The Marketing of Youth Ministry:

What Actually Works?

To many, the word “marketing” when attached to ministry can feel a little misaligned or even inappropriate. Shouldn’t we stay humble and let God bring people to our ministry? Though those things are certainly true, it’s also important to be clear about who you are and what’s going on within the ministry so people know what to expect — and what’s unique about your ministry.

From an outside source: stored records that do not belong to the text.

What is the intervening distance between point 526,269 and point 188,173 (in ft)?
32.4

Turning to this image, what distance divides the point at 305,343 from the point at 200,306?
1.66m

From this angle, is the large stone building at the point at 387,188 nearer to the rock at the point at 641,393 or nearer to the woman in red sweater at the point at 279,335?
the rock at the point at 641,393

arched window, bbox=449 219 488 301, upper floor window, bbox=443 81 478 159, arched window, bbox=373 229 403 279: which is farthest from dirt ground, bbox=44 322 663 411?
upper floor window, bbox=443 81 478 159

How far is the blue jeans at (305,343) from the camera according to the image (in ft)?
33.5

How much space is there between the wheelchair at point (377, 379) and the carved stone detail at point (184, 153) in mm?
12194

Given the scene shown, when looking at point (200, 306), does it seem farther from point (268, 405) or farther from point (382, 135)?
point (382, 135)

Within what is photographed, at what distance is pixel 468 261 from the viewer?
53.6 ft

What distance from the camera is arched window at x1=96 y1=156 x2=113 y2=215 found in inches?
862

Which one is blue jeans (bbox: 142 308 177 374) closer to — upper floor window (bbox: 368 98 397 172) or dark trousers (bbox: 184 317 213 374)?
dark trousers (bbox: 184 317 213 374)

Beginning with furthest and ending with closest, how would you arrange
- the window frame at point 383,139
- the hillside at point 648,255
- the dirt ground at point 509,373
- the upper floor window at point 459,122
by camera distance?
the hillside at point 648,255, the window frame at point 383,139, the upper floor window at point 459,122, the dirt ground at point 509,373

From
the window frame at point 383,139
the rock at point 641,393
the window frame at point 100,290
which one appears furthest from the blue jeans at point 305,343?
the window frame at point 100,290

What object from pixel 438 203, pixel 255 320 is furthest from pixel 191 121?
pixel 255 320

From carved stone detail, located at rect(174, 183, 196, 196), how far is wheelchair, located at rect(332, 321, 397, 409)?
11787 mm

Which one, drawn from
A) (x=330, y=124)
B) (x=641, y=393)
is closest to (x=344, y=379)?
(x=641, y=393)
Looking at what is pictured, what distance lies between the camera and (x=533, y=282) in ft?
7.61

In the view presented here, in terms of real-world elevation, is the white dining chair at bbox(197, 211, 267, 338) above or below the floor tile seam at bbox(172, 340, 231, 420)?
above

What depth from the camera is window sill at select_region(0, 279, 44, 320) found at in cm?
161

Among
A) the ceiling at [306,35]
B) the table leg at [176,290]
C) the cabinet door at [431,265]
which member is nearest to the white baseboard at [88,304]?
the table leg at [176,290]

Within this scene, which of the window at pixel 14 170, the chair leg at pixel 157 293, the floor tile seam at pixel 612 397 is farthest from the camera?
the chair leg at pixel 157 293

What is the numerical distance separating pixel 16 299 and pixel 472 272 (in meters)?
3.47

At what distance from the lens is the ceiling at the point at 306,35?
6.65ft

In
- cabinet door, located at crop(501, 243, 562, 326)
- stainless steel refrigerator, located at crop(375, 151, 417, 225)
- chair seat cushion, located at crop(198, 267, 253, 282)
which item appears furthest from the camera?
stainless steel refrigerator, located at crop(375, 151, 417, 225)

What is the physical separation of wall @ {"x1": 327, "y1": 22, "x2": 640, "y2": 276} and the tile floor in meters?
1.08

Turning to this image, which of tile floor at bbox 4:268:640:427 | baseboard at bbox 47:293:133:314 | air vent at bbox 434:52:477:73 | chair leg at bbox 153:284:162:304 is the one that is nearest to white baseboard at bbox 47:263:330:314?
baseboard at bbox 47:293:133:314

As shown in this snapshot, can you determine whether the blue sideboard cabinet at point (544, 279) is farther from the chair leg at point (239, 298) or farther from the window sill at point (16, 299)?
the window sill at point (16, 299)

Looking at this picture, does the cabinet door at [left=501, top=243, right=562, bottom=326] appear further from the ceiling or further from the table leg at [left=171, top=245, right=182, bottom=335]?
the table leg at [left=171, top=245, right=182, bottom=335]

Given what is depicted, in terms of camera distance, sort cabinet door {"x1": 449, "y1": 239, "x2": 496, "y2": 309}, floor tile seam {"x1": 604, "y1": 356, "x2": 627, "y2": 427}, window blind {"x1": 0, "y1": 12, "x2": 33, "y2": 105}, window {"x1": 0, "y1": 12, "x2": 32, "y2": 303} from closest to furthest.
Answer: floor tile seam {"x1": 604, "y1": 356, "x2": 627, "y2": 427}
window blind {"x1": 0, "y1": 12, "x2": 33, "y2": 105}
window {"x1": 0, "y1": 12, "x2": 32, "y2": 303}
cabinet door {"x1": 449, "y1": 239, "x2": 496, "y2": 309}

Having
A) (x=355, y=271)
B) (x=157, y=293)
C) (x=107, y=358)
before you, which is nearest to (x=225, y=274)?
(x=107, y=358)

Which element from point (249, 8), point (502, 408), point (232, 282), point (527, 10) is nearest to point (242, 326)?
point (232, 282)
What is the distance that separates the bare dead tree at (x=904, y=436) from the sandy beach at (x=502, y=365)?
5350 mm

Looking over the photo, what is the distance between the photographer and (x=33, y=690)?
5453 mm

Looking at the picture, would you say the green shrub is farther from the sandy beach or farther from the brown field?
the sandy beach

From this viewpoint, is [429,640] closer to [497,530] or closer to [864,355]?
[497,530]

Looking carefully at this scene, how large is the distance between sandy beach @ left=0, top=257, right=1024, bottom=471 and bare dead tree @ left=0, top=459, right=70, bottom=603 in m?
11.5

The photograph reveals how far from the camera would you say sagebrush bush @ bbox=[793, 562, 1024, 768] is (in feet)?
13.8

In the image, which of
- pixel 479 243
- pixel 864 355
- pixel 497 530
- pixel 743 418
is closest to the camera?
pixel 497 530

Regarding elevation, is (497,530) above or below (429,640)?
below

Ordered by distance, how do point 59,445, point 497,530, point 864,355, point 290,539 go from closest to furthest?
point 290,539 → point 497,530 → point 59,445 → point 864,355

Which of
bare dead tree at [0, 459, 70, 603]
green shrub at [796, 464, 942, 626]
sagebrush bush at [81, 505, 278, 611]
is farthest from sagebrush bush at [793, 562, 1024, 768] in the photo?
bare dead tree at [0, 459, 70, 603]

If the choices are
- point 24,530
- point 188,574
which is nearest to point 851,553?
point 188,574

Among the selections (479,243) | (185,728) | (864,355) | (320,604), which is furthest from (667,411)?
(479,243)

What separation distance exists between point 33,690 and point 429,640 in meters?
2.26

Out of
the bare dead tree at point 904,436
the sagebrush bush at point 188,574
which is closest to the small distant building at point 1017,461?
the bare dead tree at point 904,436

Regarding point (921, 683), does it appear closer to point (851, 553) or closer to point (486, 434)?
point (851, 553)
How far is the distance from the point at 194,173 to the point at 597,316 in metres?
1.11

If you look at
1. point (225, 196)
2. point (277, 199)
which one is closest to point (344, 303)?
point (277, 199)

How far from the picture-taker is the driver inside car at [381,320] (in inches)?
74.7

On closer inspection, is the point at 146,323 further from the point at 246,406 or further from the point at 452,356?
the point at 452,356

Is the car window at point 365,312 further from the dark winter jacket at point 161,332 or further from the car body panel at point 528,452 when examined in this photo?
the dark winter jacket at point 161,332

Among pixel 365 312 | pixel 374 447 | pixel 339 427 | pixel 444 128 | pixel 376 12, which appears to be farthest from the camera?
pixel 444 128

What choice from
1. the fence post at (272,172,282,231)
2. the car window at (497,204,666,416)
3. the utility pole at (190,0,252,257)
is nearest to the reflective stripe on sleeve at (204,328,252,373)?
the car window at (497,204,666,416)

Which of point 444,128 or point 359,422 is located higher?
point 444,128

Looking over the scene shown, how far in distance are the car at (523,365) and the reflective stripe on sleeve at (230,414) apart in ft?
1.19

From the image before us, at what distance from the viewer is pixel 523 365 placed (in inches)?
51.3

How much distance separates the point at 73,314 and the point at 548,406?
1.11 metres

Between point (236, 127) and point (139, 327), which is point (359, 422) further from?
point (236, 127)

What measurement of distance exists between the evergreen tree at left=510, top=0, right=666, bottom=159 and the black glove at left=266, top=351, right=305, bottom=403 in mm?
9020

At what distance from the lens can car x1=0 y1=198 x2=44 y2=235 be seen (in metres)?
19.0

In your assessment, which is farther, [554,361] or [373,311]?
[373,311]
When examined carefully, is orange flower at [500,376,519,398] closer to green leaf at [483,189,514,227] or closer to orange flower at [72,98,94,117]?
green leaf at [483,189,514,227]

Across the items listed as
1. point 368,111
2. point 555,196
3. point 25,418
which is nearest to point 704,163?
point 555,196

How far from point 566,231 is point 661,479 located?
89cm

The same applies to youth ministry. While spending loads of money on extravagant events or flashy marketing might not be the best practice, utilizing the tools you have at your disposal in a responsible and savvy way can be a great asset. There are a few strategies to keep in mind when getting the word out about your youth ministry:

  • Plan ahead. More lead time for an event, lesson series, Bible study, etc. means less stress for your staff and volunteers, and it also means you have plenty of time to make it known to the community. It also communicates professionalism and a sense of certainty to parents and youth so they know if an event is mentioned or something is posted online, it’s they can plan on it actually happening. A good rule of thumb is to plan a year ahead. Consider the past year and what events or significant happenings you’d like to do again or replicate with a slight update for the coming year. Once the basics of the calendar is mapped out, considering church calendar and seasonal alignment, you can work backward and determine how best to communicate about it to the community.
  • Ask students to help. Who knows students better than students? The youth in your group know what kinds of channels they use for communication, what kind of events or studies they’d be most interested in, even what content they’d respond best to. Get them involved! Not only does it give them a sense of ownership over the ministry and empower them to own their faith in a new way, it helps leadership be more effective in reaching more students. Youth can make their own videos to promote events, come up with ideas for service projects and provide valuable insight adults simply can’t. Often, rather than trying too hard to be “relevant” and missing the mark or coming off as inauthentic, simply asking the youth you’re trying to reach is the way to be successful.
  • Streamline communications. Parents and youth don’t need seven different channels of communication from the youth group or ministry they’re a part of. An e-newsletter, a Facebook page, an Instagram account, a text blast, blog posts — it’s easy to get bogged down thinking we need to have content on all the available platforms. Along with input from parents and youth, streamline the methods of communication your ministry uses. By doing so you can better ensure the details and content communicated are aligned across the board and make sure your audience is not confused about where to get the most up-to-date information.
  • Be consistent. Once you decide which channels you want to use for communications and marketing, be sure you are consistent in keeping them up to date. It’s important that your community knows information posted or sent is still relevant and accurate when they visit a source like a website or Facebook page. If content has not been updated in a few weeks or months, it can invalidate the available information in the reader’s mind, assuming the site or channel has been abandoned and something may have changed since then. Being consistent also prompts greater engagement and excitement about the ministry, which leads to more consistent involvement from youth and parents and can prompt growth.

By keeping these marketing tactics in mind, your youth ministry can be much more effective in reaching the next generation for Jesus.